Publié le : 16 Mars 2025

Par : Hervé Lancelin

Catégorie : Critique d’art

Temps de lecture : 8 minutes

Luc Tuymans est un chirurgien de l’image qui opère à froid, sans anesthésie, en nous forçant à regarder ce que nous préférerions oublier. Ses peintures, ces fantômes blafards aux teintes maladives, sont comme des radiographies de notre conscience historique.

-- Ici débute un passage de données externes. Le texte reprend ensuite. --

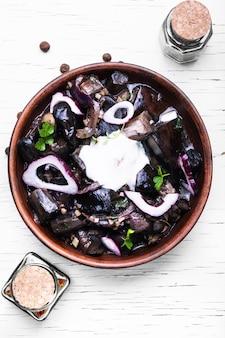 Champignons marinés dans un bol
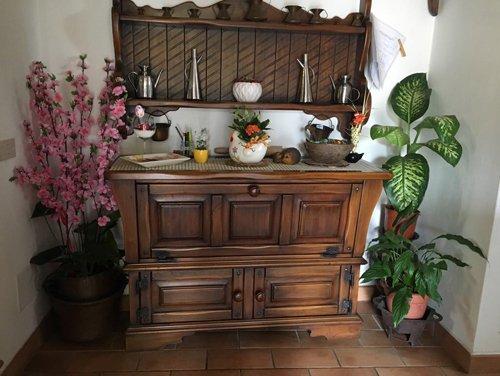 mensola in legno con vaso di fiori e decorazione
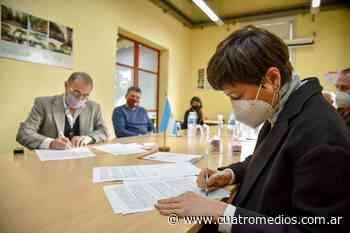 Quilmes: el Municipio firmó dos convenios de capacitación con la UnQui - Cuatro Medios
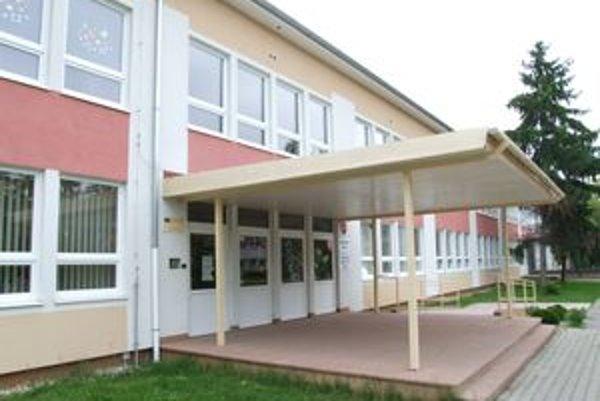 Škola v Mojmírovciach pri Nitre bude v sprísnenom hygienickom režime päťdesiat dní.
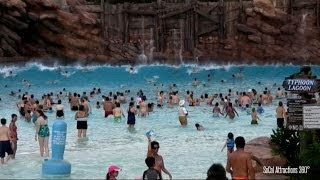 Download [HD] Impressive Wave Pool - Huge Tidal Waves at Disney's Typhoon Lagoon Video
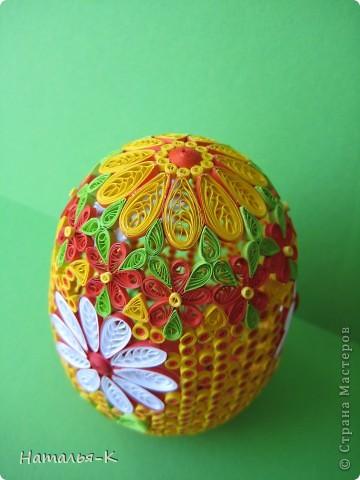 Поделка изделие Пасха Квиллинг Квиллинговое яйцо Бумажные полосы фото 8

Écoutez-moi bien, bande de snobs, vous qui circulez entre les vernissages en sirotant du mousseux tout en marmonnant des platitudes sur l’art contemporain. Ouvrez les yeux, bon sang ! Ce dont je vais vous parler ici, avec Luc Tuymans, n’a rien à voir avec vos petites poses intellectuelles. C’est un combat à mort avec l’image, une lutte acharnée avec notre mémoire collective amnésique, une gifle en pleine figure de notre confort visuel.

Tuymans n’est pas un peintre “intéressant”, n’est pas un artiste “stimulant”, n’est pas un créateur “qui pose des questions”. Ces euphémismes de salon ne suffisent pas. Tuymans est un chirurgien de l’image qui opère à froid, sans anesthésie, en nous forçant à regarder ce que nous préférerions oublier. Ses peintures, ces fantômes blafards aux teintes maladives, ocres, bleus bilieux, gris sales, sont comme des radiographies de notre conscience historique.

Prenons un instant pour considérer l’acte fondamental de ce peintre belge. Dans une époque saturée d’images, où le flux visuel ininterrompu nous a rendu aveugles, où nous passons devant les atrocités du monde avec l’indifférence de zombies repus, Tuymans ralentit tout. Il peint en une seule journée, certes, mais après des mois de rumination conceptuelle. Et ce geste, extraire une image des millions qui nous bombardent, la dégrader, la simplifier, la troubler, puis la restituer en peinture, est un acte de résistance pure.

Tuymans et la phénoménologie de la perception

Regardez attentivement ses oeuvres et vous comprendrez que Tuymans partage avec Maurice Merleau-Ponty, sans jamais le citer directement, une obsession pour l’énigme de la perception. Si le philosophe français a écrit que “le visible est ce qu’on saisit avec les yeux, le sensible est ce qu’on saisit par les sens” [1], Tuymans semble répondre : “mais que reste-t-il de visible quand les images sont désormais des simulacres d’elles-mêmes ?” Sa peinture “Gas Chamber” (1986) n’est pas l’image d’une chambre à gaz, mais l’image de l’impossibilité de représenter une chambre à gaz, l’image de notre incapacité à voir l’horreur en face.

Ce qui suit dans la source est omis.